[Text provided]
Près de cet arbre reposent les cendres du père Receveur, visité en mars 1824

[Near this tree lie the remains of Father Receveur, visited in March 1824]

The tree was later used as a windbreak for a fire, but the carved inscription was saved thanks to the efforts of Simeon Pearce, later the first mayor of Randwick. It was then exhibited at the Exposition Universelle, in Paris in 1854. Soon after, it became part of the collection of the Louvre and thence the nascent Musée de la Marine in Paris.

When Hyacinthe de Bougainville visited the same site in 1825, he found Lottin's inscription and the grave marked by a pile of stones holding up a cross. It was Bougainville who commissioned and paid for the present tombstone and the monument to Lapérouse, after consultation with Governor Thomas Brisbane. Both were designed and costed by the Government Architect George Cookney. The epitaph appears to have been based on the texts recorded by the First Fleet officers in early 1788, but with some change in the Latin grammar. [media]These contain a number of grammatical errors, later compounded by use of black paint. 'F. F.', the abbreviated plural for the Latin word Fratribus (Friars), became E. E., perhaps because the full stop after each letter F was mistaken for the bottom horizontal bar of a letter E. The present inscription reads as follows:

HIC JACET

LE [sic] RECEVEUR

EX E E [sic] MINORIBUS

GALLI E SACERDOS

PHYSICUSINCIRCUMNAVIGATIONE MUNDI

DUCE.D. DE LAPEROUSE

OBIT DIE 17 FEB

ANNO

1788

In 1876 the New South Wales Government enclosed the grave when the cable servicing telegraphic communication between New South Wales and New Zealand came into operation. A new metal fence was installed in 1906 and the badly rusted iron crucifix on the grave was replaced with one of bronze in 1930.
[/Text provided]
▶ _Complete the following_
1) In the text about Father Receveur's grave, who commissioned and paid for the present tombstone?
2) For each statement, say whether it agrees with the text about Father Receveur's grave, and quote the words that decide it.
(a) The carved inscription was shown at the Exposition Universelle in Paris in 1854.
(b) George Cookney designed both the tombstone and the monument to Lapérouse.
(c) The iron crucifix on the grave was replaced with a bronze one in 1906.
3) Pick up the text about Father Receveur's grave after its last sentence and keep it going.
You won't need the records for any of this.
[Data listing]
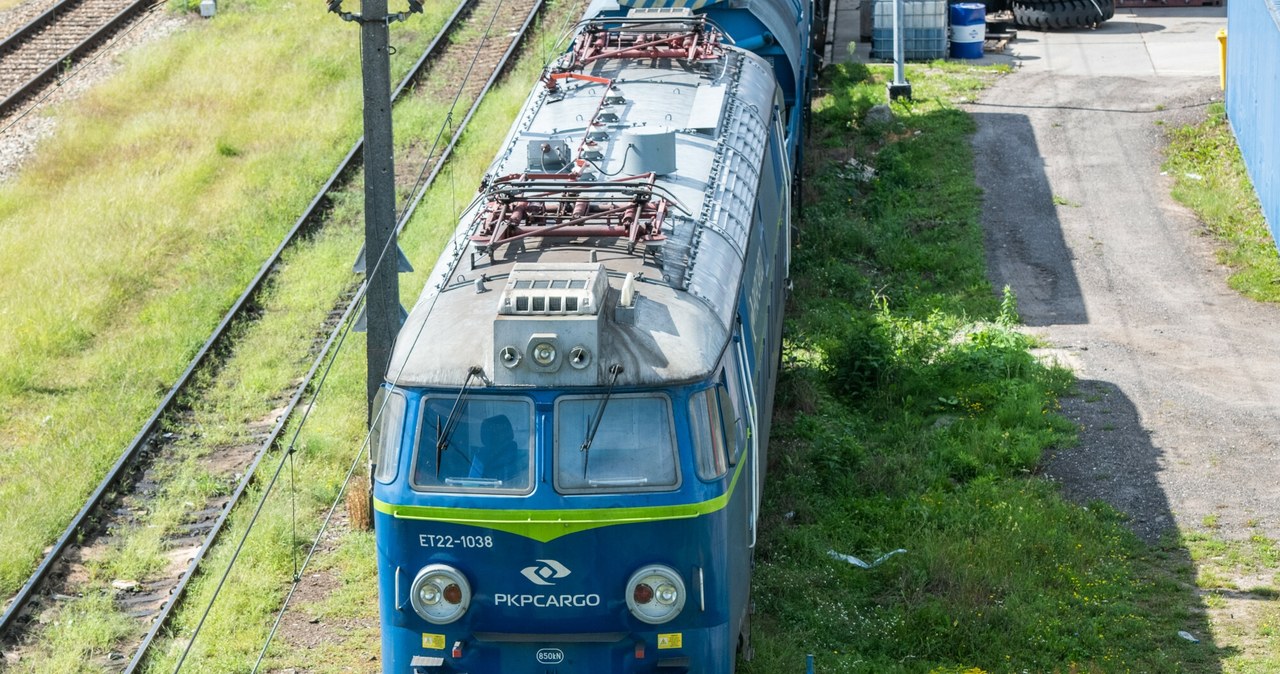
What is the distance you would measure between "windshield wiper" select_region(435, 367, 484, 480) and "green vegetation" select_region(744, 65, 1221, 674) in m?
3.34

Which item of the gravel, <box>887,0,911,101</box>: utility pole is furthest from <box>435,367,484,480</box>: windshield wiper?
<box>887,0,911,101</box>: utility pole

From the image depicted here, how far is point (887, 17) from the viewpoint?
2939cm

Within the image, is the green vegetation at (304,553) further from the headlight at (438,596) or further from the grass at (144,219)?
the headlight at (438,596)

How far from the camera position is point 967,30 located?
29.3m

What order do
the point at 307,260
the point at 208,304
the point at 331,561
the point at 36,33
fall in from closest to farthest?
the point at 331,561 < the point at 208,304 < the point at 307,260 < the point at 36,33

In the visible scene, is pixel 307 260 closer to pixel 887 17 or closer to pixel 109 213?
pixel 109 213

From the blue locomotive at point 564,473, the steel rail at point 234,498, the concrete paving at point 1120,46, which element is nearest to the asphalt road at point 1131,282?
the concrete paving at point 1120,46

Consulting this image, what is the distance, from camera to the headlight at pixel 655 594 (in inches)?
345

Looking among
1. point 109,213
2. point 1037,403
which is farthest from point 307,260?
point 1037,403

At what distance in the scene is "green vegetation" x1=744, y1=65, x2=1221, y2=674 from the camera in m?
11.5

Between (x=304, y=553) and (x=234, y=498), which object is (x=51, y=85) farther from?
(x=304, y=553)

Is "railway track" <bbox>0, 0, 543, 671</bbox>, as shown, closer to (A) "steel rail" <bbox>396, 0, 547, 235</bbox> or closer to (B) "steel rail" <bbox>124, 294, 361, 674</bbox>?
(B) "steel rail" <bbox>124, 294, 361, 674</bbox>

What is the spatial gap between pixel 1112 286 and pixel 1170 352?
2.29 metres

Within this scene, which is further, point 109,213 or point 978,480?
point 109,213
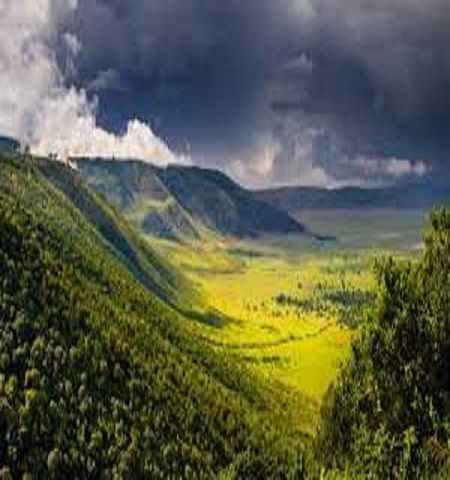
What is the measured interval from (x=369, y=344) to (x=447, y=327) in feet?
21.8

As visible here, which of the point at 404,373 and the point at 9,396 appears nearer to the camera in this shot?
the point at 404,373

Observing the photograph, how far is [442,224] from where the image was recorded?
8262 cm

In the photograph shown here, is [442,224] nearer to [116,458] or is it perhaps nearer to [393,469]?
[393,469]

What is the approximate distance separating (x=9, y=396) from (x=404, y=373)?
12756cm

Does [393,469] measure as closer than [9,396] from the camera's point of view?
Yes

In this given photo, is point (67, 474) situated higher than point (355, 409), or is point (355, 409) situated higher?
point (355, 409)

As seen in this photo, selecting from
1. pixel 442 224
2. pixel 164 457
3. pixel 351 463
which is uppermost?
pixel 442 224

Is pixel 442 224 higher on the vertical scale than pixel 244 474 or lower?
higher

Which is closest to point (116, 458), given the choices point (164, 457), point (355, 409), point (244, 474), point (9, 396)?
point (164, 457)

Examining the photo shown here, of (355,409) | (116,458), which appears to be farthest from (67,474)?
(355,409)

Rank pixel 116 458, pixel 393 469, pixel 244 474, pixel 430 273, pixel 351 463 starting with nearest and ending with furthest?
pixel 393 469 < pixel 351 463 < pixel 430 273 < pixel 244 474 < pixel 116 458

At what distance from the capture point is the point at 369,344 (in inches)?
3051

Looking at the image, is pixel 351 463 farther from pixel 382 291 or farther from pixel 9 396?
pixel 9 396

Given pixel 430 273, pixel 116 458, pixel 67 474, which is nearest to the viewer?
pixel 430 273
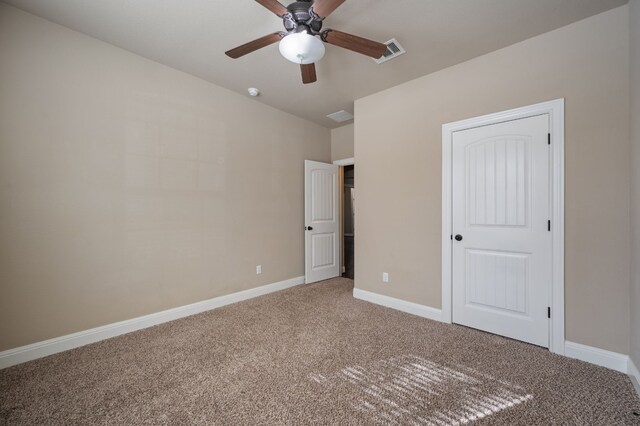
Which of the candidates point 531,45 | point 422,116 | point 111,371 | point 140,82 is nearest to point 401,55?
point 422,116

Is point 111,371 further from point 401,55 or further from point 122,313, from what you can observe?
point 401,55

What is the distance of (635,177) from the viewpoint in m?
1.84

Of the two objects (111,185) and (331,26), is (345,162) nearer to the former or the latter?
(331,26)

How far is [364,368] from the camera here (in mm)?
2029

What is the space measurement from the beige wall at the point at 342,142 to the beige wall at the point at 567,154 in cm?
131

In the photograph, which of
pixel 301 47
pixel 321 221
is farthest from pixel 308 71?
pixel 321 221

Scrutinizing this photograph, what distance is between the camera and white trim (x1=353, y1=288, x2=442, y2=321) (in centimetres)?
296

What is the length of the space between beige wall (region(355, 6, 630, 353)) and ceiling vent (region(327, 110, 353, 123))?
80 cm

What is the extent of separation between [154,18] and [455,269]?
3.57m

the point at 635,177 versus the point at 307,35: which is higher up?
the point at 307,35

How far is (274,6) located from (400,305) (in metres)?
3.12

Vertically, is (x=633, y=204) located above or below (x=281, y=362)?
above

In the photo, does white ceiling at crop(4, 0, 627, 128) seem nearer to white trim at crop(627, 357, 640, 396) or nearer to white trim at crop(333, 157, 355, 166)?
white trim at crop(333, 157, 355, 166)

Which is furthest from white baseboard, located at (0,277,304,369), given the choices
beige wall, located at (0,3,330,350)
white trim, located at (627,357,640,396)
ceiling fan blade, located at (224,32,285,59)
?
white trim, located at (627,357,640,396)
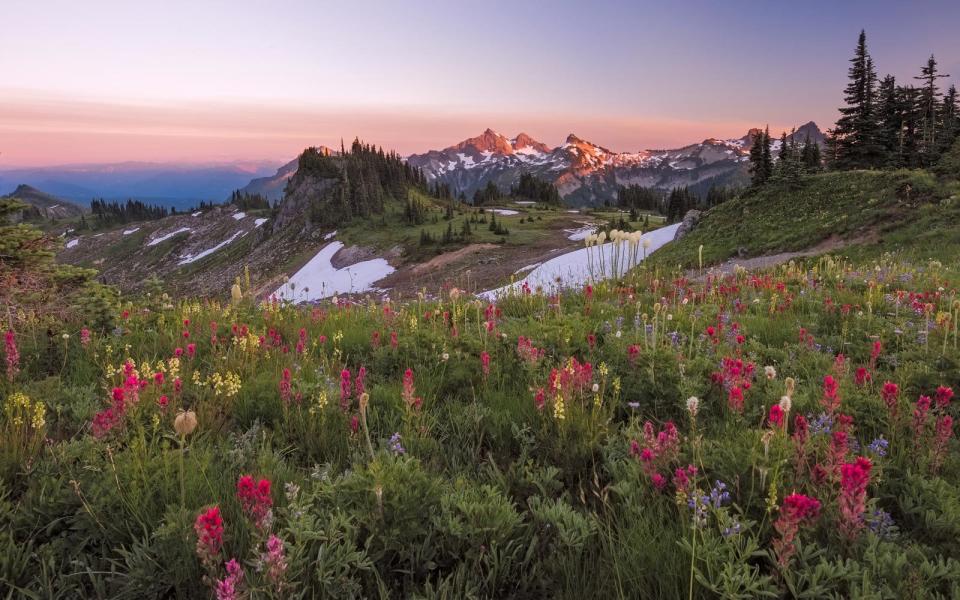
[/Data listing]
▶ _Written answers_
1) Hyacinthe de Bougainville

2)
(a) Yes: "It was then exhibited at the Exposition Universelle, in Paris in 1854."
(b) Yes: "Both were designed and costed by the Government Architect George Cookney."
(c) No: "the badly rusted iron crucifix on the grave was replaced with one of bronze in 1930."

3)
Although commemorative Catholic Masses at the gravesite were reported as early as 1879, in 1933, 5,000 people attended the first mass 'pilgrimage' to Père Receveur's grave. To this day, it is a tangible link with Lapérouse's visit and a focus for community cultural and religious commemoration in New South Wales. Receveur would have celebrated the Catholic Mass in Australia aboard the Astrolabe several times during the French stay at Botany Bay as would his fellow chaplain, Abbé Jean-André Mongez, aboard the Boussole. It is also likely that they celebrated Mass ashore[2]; if not, a subsequent graveside Requiem for Receveur might have been the first Catholic Mass on Australian soil. While Receveur was undoubtedly the first Catholic priest buried in Australia, he was also the first scientist to be interred here.

 

References

Edward Duyker, Père Receveur: Franciscan, Scientist and Voyager with Lapérouse, Dharawal Publications, Sydney, 2011

RJ King, 'What brought Lapérouse to Botany Bay?', Journal of the Royal Australian Historical Society, vol 85, part ii, December 1999, pp 140–7

MLA Milet-Mureau (ed), Voyage de La Pérouse autour du monde, L'Imprimerie de la République, an V (1797), 4 vols

H Selkirk, 'La Pérouse and the French Monuments at Botany Bay', Journal of the Royal Australian Historical Society, 1918, vol iv, part vii, pp 329–61

Notes

This entry was revised on 28 August 2020 to incorporate information about the practice of Catholic Mass in the 18th century.

[1] This entry is based on Edward Duyker, Père Receveur: Franciscan, Scientist and Voyager with Lapérouse, Dharawal Publications, Sydney, 2011. All quotations from Receveur's correspondence, above, are taken from Edward Duyker's translations in the appendix.

[2] Under Ordonnance du Roi, concernant la Marine. Du 25 mars 1765, Livre XV, de la Police des Vaisseaux, Ordinance MXXX, (Paris, de l'Imprimerie Royale M. DCCLXV,p. 263), sailors would receive six lashes for ‘missing Mass, prayer & catechism without legitimate cause’. There is no record of how this was managed during the stay in Botany Bay. It seems likely that one of the priests would have come ashore so sailors on land could attend Mass without having to return to the ships.